Week 5 — 3D scanning and printing
This week’s topic: 3D scanning and printing.
Group assignment
This group assignment in Shenzhen Chaihuo focuses on FDM design-rule validation. Instead of relying on default slicer assumptions, we tested the machine envelope directly and converted observations into usable design limits for future coursework.
Work objective
We ran a controlled print-test campaign covering overhang, bridging, thin walls, and clearance gaps. With baseline settings fixed, the group could compare failure patterns and define evidence-backed rules for modeling and print preparation.
- Lock a consistent baseline: machine, nozzle, filament, and slicer profile.
- Use targeted test geometries that expose real failure boundaries.
- Translate photo evidence into practical limits for classmates.
1) Baseline setup: machine, material, profile
We first documented the selected printer, nozzle setup, filament type, and one shared slicer profile. Keeping these fixed was necessary so differences came from geometry difficulty, not uncontrolled parameter changes.
2) Test geometry and procedure
The test suite included coupons for overhang angle, bridge span, wall thickness, and clearance gaps. Each geometry was chosen so print defects become visually obvious and easy to classify as pass, marginal, or fail.
3) Results and evidence review
We inspected coupons for sagging bridges, overhang collapse, wall instability, and fused clearances.
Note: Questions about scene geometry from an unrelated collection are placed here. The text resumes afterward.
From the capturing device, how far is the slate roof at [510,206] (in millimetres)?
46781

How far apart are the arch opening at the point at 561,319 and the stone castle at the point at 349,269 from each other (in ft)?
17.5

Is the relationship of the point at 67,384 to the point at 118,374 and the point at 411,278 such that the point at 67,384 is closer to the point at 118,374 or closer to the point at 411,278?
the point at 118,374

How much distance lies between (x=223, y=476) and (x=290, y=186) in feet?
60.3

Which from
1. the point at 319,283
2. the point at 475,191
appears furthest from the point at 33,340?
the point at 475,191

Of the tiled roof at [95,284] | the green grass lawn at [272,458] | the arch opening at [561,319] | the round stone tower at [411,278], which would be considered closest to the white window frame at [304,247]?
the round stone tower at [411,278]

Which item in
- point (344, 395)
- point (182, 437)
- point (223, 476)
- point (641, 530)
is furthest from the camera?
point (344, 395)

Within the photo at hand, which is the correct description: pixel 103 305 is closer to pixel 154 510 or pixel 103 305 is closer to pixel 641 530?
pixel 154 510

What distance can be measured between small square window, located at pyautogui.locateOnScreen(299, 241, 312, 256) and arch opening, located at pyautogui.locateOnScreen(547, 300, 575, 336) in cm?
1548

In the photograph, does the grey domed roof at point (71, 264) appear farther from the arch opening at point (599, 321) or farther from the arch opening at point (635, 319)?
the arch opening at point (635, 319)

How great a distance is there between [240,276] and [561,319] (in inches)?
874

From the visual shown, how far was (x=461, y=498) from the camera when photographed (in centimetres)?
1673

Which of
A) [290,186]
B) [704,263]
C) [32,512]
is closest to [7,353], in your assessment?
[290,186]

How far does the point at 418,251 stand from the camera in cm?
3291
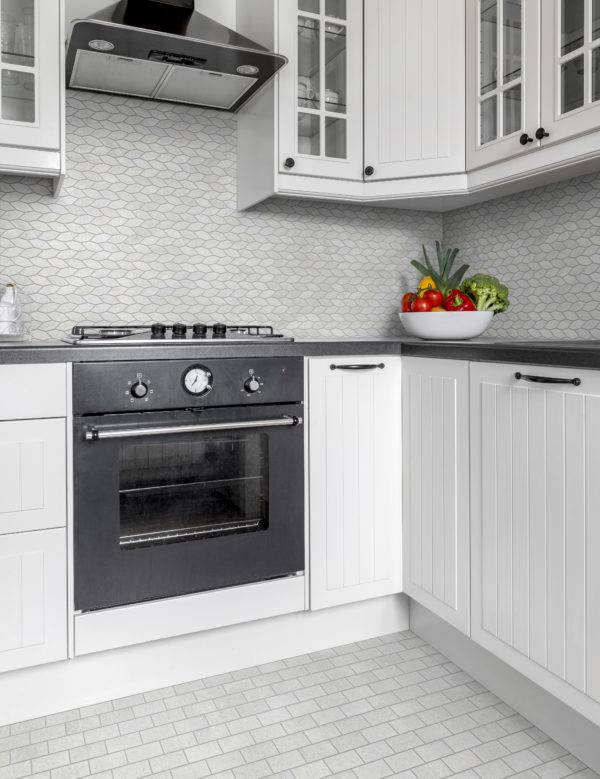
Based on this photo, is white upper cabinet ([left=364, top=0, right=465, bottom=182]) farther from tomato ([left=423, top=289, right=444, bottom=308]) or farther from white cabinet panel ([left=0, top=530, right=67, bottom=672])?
white cabinet panel ([left=0, top=530, right=67, bottom=672])

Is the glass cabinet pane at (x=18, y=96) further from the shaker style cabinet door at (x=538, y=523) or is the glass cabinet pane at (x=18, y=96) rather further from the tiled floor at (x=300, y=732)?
the tiled floor at (x=300, y=732)

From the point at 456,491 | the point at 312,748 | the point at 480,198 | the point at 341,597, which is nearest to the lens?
the point at 312,748

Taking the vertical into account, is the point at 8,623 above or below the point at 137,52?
below

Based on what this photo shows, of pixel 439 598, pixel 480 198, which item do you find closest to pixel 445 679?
pixel 439 598

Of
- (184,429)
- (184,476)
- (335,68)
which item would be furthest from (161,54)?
(184,476)

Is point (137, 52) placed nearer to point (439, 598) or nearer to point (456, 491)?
point (456, 491)

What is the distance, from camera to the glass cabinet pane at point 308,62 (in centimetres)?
221

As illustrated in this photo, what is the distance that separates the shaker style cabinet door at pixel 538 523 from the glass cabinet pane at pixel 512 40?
0.93 meters

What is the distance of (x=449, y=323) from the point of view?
215 centimetres

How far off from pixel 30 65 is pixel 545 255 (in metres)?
1.71

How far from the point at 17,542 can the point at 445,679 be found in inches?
49.4

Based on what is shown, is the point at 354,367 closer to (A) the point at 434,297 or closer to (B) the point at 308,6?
(A) the point at 434,297

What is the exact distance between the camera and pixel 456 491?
1886 millimetres

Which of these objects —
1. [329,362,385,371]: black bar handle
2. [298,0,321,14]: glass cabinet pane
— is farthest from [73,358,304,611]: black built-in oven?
[298,0,321,14]: glass cabinet pane
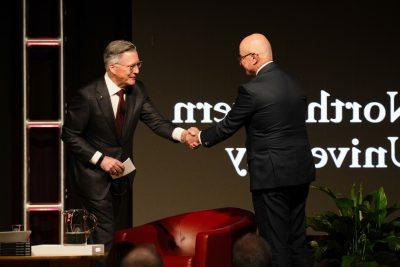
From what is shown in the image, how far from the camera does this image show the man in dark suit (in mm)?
5582

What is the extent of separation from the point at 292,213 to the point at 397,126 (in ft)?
7.52

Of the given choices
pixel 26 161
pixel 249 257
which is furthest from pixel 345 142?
pixel 249 257

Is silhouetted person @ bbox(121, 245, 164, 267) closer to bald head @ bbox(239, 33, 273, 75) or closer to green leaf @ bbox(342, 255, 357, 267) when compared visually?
bald head @ bbox(239, 33, 273, 75)


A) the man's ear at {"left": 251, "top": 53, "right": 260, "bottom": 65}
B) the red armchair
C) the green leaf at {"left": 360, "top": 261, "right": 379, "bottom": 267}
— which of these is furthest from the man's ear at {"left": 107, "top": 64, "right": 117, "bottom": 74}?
the green leaf at {"left": 360, "top": 261, "right": 379, "bottom": 267}

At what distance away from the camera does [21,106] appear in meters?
7.20

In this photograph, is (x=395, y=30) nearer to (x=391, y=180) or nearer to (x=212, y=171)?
(x=391, y=180)

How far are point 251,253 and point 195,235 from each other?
10.3 feet

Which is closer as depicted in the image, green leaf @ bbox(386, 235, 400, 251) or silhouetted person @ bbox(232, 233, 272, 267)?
silhouetted person @ bbox(232, 233, 272, 267)

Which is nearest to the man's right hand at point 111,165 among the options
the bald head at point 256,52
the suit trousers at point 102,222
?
the suit trousers at point 102,222

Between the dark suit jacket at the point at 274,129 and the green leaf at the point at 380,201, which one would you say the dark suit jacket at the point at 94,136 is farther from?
the green leaf at the point at 380,201

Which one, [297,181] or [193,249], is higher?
[297,181]

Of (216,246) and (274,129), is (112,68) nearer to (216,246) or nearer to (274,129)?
(274,129)

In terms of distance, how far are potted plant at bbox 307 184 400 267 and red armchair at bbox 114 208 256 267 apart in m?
0.76

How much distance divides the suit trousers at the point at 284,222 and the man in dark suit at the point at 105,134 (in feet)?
2.98
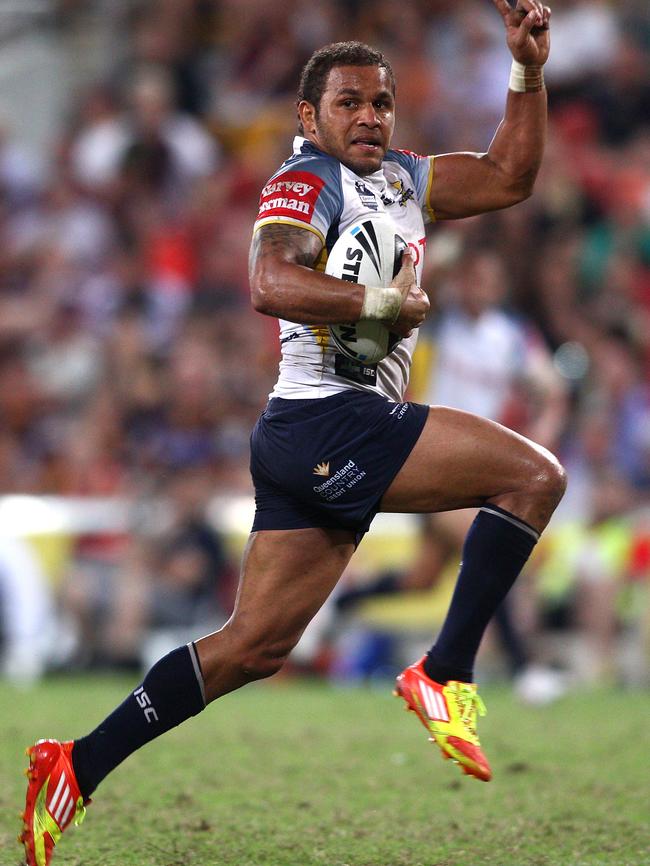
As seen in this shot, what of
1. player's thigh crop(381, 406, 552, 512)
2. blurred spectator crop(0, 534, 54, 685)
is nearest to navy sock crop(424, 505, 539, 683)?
player's thigh crop(381, 406, 552, 512)

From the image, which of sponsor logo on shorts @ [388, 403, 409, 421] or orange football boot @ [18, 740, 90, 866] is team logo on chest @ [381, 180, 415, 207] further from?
orange football boot @ [18, 740, 90, 866]

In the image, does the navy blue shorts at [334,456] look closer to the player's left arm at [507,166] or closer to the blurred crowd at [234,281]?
the player's left arm at [507,166]

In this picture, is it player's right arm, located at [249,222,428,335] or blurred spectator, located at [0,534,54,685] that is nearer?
player's right arm, located at [249,222,428,335]

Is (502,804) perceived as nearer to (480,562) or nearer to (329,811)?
(329,811)

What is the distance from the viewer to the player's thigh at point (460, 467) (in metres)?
4.17

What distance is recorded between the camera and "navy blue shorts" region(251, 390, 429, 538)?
4168 millimetres

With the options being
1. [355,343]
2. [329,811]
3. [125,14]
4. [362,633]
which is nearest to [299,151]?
[355,343]

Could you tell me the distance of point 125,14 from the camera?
14.4m

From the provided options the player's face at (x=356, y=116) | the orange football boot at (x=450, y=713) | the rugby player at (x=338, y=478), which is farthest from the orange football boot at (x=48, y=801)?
the player's face at (x=356, y=116)

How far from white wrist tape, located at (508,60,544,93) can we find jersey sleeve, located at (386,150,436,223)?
0.37 meters

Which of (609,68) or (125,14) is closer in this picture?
(609,68)

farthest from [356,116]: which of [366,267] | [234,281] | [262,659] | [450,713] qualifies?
[234,281]

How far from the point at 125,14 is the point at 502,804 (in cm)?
1123

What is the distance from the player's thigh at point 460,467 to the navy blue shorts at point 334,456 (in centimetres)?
4
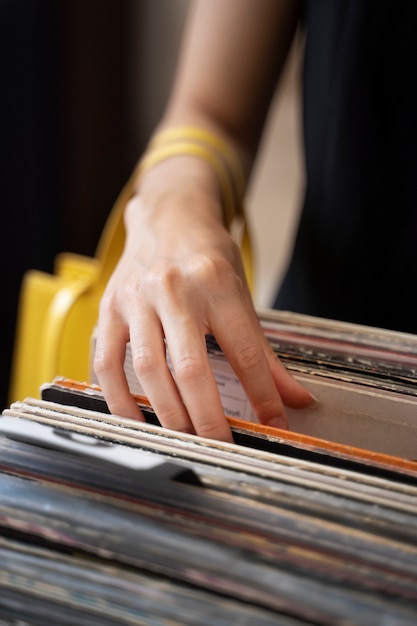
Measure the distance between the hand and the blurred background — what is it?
1.17 metres

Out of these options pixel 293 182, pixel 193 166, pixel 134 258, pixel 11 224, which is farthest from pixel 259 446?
pixel 293 182

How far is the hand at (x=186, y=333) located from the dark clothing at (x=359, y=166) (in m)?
0.27

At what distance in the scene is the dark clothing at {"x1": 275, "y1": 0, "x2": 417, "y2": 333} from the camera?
2.40ft

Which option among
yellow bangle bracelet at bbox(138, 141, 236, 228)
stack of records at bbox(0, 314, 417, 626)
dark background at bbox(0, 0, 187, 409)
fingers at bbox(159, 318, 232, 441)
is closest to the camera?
stack of records at bbox(0, 314, 417, 626)

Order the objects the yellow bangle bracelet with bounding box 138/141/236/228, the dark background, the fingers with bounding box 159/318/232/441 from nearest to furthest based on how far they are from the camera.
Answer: the fingers with bounding box 159/318/232/441
the yellow bangle bracelet with bounding box 138/141/236/228
the dark background

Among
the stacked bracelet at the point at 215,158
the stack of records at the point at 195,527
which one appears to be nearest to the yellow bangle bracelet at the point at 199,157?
the stacked bracelet at the point at 215,158

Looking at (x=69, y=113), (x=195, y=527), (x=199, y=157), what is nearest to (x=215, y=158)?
(x=199, y=157)

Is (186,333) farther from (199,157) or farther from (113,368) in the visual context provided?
(199,157)

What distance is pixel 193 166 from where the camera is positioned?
689 mm

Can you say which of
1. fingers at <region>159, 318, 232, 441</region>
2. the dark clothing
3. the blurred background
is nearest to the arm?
fingers at <region>159, 318, 232, 441</region>

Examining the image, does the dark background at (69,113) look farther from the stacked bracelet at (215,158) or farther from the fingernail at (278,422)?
the fingernail at (278,422)

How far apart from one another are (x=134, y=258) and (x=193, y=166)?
16 centimetres

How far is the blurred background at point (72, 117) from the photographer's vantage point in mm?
1762

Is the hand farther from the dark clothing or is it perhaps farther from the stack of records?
the dark clothing
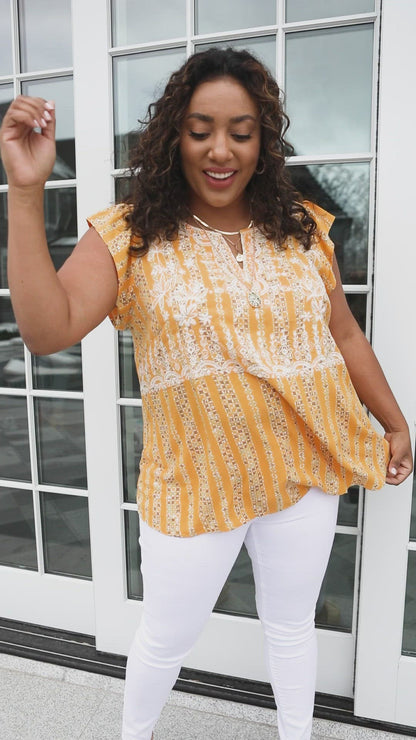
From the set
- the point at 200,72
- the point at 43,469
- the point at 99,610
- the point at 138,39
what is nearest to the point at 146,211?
the point at 200,72

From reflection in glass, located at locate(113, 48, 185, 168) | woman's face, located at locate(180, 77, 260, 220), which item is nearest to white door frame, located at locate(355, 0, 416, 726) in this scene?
woman's face, located at locate(180, 77, 260, 220)

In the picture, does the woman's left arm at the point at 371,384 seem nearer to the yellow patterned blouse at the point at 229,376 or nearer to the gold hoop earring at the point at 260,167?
the yellow patterned blouse at the point at 229,376

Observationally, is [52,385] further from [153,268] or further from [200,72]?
[200,72]

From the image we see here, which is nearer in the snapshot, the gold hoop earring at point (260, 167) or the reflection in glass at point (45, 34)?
the gold hoop earring at point (260, 167)

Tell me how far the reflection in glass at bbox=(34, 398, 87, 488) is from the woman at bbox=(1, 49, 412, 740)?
71 cm

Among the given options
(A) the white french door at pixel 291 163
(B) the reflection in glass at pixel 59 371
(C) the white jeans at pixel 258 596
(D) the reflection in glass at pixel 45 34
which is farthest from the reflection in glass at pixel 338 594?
(D) the reflection in glass at pixel 45 34

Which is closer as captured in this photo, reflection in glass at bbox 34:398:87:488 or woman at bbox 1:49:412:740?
woman at bbox 1:49:412:740

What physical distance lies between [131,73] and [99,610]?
1611mm

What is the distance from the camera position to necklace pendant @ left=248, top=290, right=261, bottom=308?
3.43ft

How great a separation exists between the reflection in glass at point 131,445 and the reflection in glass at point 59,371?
0.20m

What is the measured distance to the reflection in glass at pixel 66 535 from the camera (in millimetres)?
1921

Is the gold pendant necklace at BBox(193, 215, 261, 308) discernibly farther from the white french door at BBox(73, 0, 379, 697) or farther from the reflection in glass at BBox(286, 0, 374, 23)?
the reflection in glass at BBox(286, 0, 374, 23)

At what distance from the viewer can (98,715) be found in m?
1.62

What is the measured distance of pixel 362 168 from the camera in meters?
1.46
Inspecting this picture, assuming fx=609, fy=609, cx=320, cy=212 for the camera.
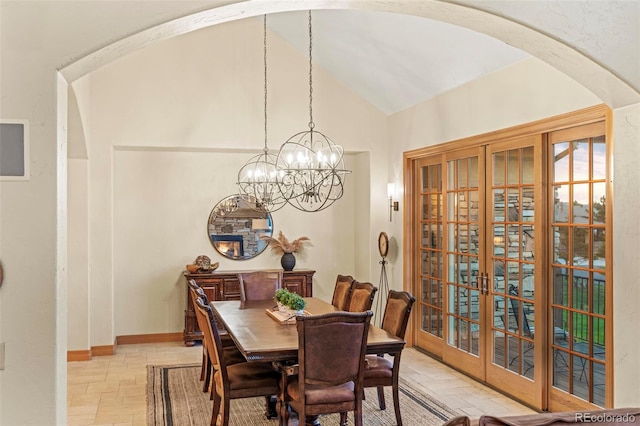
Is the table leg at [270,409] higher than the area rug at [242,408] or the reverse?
Result: higher

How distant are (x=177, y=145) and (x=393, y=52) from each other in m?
2.72

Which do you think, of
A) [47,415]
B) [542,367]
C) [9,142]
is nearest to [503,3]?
[9,142]

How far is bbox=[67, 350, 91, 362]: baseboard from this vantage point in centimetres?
647

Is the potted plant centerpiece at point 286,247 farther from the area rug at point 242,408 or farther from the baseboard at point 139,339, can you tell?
the area rug at point 242,408

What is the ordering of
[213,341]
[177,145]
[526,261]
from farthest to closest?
[177,145]
[526,261]
[213,341]

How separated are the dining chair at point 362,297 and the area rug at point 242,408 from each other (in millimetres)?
758

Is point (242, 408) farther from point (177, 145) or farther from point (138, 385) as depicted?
point (177, 145)

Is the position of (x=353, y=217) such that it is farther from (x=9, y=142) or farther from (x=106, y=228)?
(x=9, y=142)

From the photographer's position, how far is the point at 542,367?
469cm

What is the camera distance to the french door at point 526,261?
4.17 meters

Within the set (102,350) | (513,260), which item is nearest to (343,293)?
(513,260)

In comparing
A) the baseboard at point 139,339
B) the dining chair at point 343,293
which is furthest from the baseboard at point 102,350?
the dining chair at point 343,293

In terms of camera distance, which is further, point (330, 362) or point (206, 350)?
point (206, 350)

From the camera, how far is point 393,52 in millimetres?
5957
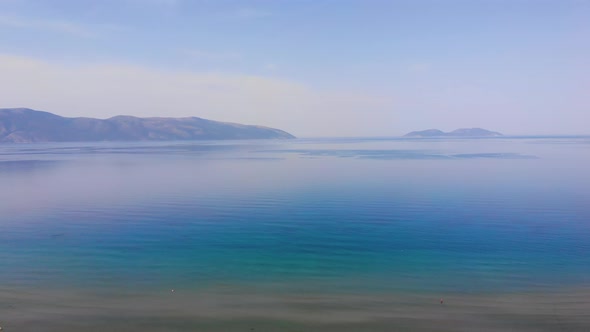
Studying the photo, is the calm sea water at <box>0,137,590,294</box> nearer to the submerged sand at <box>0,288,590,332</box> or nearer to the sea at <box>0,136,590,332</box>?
the sea at <box>0,136,590,332</box>

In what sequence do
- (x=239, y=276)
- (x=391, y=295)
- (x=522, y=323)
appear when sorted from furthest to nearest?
(x=239, y=276)
(x=391, y=295)
(x=522, y=323)

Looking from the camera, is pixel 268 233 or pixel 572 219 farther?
pixel 572 219

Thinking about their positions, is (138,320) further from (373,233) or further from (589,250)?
(589,250)

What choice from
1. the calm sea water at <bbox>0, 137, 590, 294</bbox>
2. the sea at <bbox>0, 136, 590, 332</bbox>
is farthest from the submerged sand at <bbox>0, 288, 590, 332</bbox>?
the calm sea water at <bbox>0, 137, 590, 294</bbox>

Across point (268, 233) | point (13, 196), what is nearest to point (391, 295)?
point (268, 233)

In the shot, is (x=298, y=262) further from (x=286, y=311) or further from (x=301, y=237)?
(x=286, y=311)

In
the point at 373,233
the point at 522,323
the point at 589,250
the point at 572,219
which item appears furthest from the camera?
the point at 572,219

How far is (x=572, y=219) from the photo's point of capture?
20.9 meters

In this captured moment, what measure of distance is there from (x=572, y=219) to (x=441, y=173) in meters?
22.4

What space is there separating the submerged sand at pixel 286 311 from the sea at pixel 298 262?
5cm

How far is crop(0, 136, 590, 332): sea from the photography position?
412 inches

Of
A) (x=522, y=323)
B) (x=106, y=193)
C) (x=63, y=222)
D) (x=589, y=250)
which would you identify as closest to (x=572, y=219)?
(x=589, y=250)

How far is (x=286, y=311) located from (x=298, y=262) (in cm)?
376

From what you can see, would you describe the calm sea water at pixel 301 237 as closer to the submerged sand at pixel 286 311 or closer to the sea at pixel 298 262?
the sea at pixel 298 262
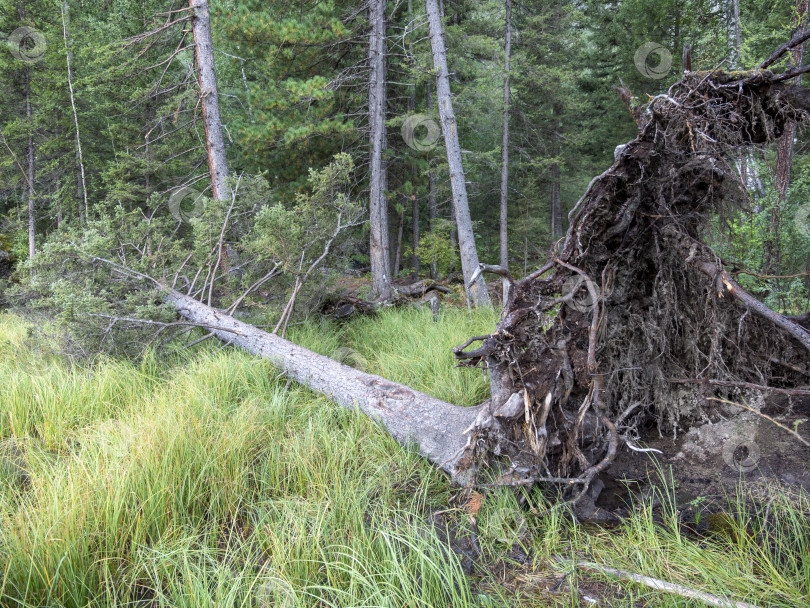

The important outcome is not one perfect print, but a repeatable threshold map that predicts where designs are likely to fail.
4) Recommended rules for future designs
- Use measured overhang and bridge limits when planning unsupported geometry.
- Keep thin walls above the minimum threshold that remains stable across repeats.
- Set moving-part gaps from the smallest clearance that consistently separates.
- Always record the slicer profile with results so others can reproduce the outcome.